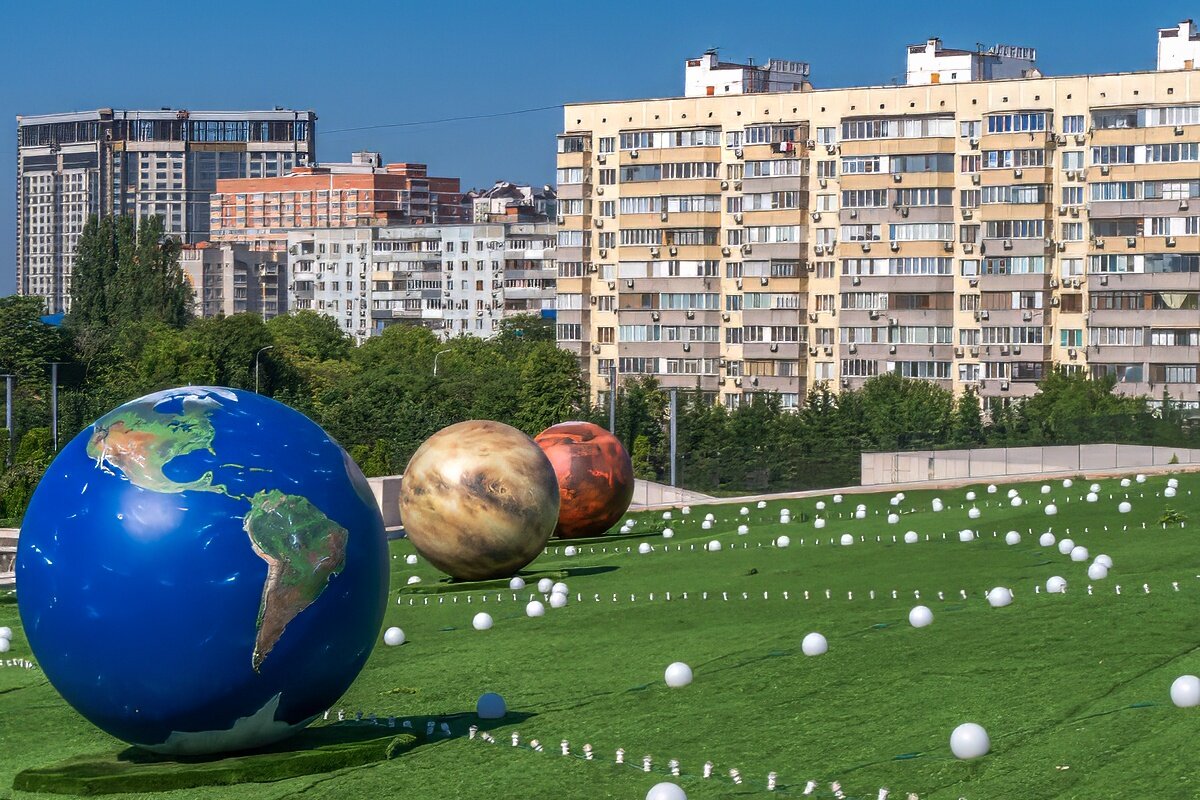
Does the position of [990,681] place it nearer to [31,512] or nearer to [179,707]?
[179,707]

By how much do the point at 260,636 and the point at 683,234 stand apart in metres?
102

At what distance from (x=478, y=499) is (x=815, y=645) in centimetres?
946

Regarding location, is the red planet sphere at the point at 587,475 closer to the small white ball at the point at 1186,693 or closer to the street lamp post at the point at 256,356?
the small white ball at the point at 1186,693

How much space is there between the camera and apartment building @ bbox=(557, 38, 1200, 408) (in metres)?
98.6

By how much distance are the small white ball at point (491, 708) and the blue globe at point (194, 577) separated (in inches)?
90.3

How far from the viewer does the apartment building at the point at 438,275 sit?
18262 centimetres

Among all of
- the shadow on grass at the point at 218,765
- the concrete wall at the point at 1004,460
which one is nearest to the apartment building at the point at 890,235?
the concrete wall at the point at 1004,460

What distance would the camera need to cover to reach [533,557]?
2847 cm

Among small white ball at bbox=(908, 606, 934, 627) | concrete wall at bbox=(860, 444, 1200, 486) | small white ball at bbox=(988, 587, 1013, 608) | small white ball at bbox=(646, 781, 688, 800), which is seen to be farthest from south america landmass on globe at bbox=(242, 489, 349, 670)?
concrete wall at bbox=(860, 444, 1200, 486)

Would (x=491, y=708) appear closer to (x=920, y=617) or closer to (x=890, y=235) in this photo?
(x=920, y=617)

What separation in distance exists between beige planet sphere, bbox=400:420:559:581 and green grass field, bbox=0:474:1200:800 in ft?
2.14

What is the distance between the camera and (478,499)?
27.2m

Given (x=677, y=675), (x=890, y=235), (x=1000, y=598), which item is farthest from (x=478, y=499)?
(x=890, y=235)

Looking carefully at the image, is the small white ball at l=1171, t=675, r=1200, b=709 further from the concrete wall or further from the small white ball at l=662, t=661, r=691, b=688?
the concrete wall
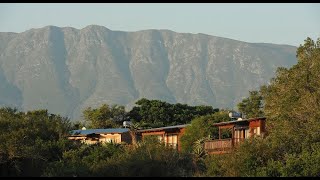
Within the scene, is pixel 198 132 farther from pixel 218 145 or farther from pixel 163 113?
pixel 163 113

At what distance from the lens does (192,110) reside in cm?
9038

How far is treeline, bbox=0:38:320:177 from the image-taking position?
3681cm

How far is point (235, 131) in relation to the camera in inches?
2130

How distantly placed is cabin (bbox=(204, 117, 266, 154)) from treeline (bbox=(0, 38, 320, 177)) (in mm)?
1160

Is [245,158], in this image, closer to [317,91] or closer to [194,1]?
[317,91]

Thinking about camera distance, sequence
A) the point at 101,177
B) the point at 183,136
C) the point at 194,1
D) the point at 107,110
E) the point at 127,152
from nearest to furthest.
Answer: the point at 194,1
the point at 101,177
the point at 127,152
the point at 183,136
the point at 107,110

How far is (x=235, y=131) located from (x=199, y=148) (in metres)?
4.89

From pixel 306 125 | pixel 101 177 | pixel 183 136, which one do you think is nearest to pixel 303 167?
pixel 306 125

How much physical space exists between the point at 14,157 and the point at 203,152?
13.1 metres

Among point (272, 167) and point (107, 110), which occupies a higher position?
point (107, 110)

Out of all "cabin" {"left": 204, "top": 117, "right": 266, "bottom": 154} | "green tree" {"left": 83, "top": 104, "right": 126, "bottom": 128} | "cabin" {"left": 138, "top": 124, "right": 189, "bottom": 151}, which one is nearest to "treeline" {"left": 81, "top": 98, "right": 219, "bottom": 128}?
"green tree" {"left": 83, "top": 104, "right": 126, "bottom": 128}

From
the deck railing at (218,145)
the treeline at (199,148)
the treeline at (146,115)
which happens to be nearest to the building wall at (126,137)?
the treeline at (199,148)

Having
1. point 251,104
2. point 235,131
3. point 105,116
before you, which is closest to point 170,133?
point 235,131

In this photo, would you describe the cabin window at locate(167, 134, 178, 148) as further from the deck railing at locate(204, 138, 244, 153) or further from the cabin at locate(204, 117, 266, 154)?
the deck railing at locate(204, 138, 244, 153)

◆ ◆ ◆ ◆

> _STATED PROBLEM_
Return the line that contains "Among point (272, 167)" and all lines after it, verbatim, and nothing else.

> _ANSWER TO THIS TASK_
Among point (272, 167) and point (107, 110), which occupies a higher position?
point (107, 110)

Out of all "cabin" {"left": 204, "top": 117, "right": 266, "bottom": 154} | "green tree" {"left": 83, "top": 104, "right": 126, "bottom": 128} | "cabin" {"left": 138, "top": 124, "right": 189, "bottom": 151}, which one is nearest to "treeline" {"left": 81, "top": 98, "right": 219, "bottom": 128}?
"green tree" {"left": 83, "top": 104, "right": 126, "bottom": 128}

From
the deck railing at (218,145)
the treeline at (199,148)
the treeline at (146,115)
which happens to be nearest to the building wall at (126,137)?
the treeline at (199,148)

Having
1. point 251,104
2. point 235,131
3. point 105,116
before you, which is closest to point 170,133?
point 235,131

In this photo, would you describe the cabin window at locate(167, 134, 178, 148) as further from the deck railing at locate(204, 138, 244, 153) or further from the cabin at locate(204, 117, 266, 154)?
the deck railing at locate(204, 138, 244, 153)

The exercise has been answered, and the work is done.